• _Records to use_

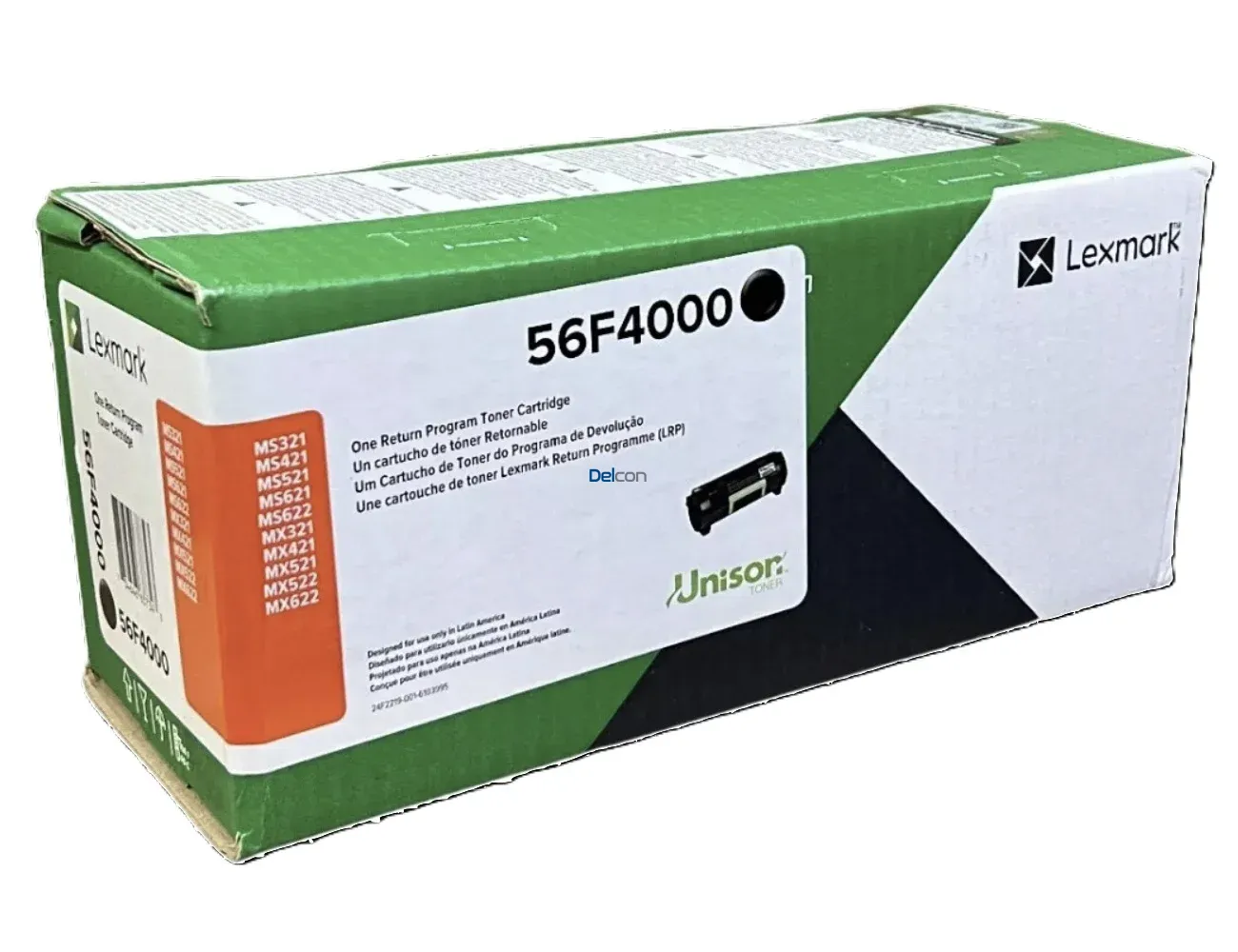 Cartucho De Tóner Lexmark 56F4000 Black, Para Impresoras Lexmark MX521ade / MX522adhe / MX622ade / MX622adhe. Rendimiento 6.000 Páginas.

* * *

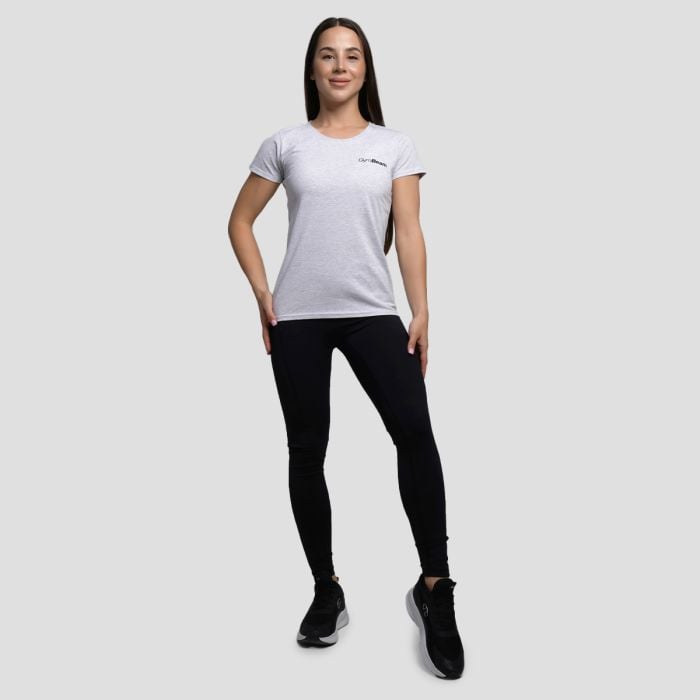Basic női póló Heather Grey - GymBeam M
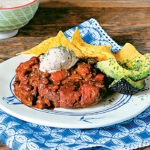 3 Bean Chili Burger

---

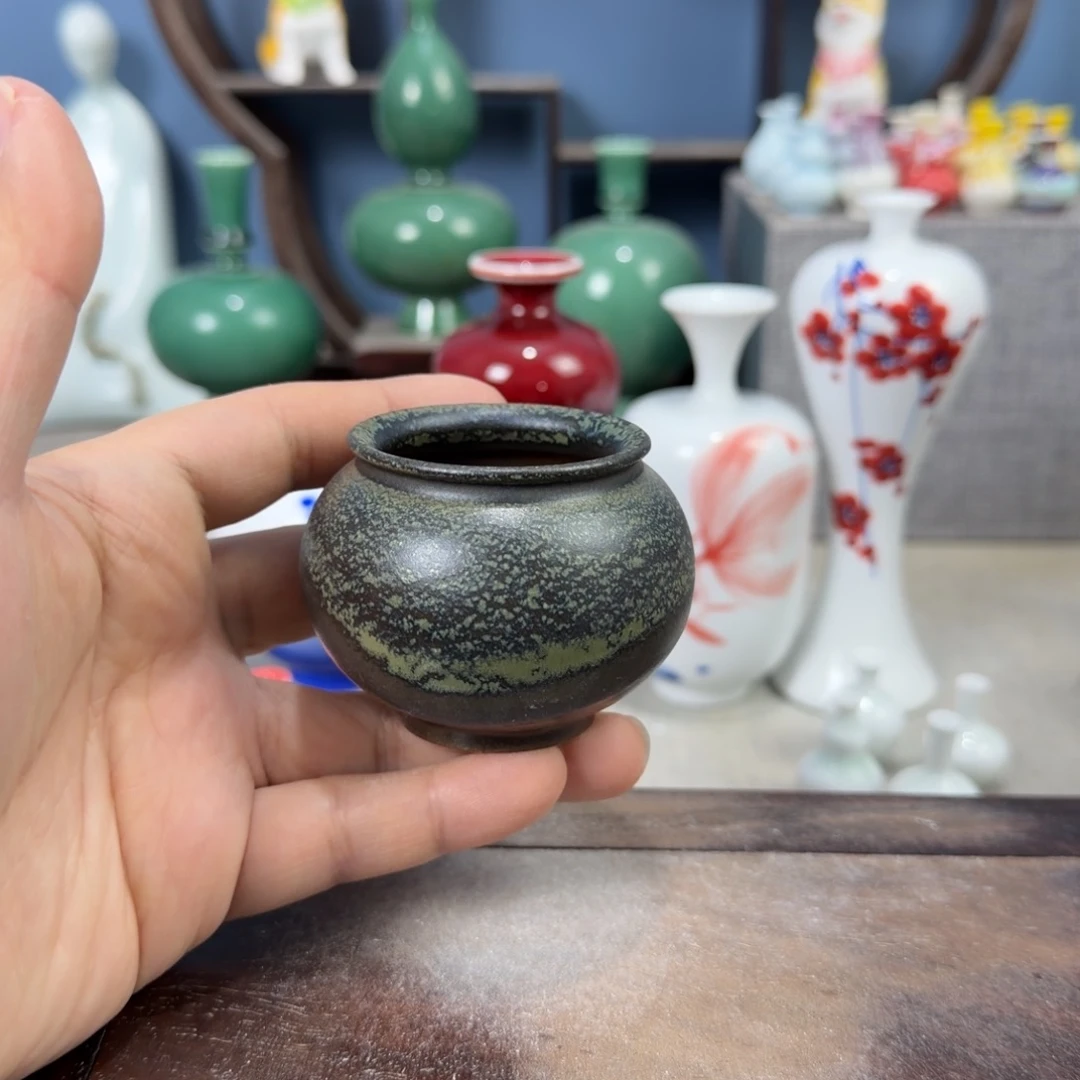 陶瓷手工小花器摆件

• _Aim of the task_
Output exactly the lines above, from the line with "Basic női póló Heather Grey - GymBeam M" to the line with "3 Bean Chili Burger", both included; skip the pictures.

• _Response_
Basic női póló Heather Grey - GymBeam M
 3 Bean Chili Burger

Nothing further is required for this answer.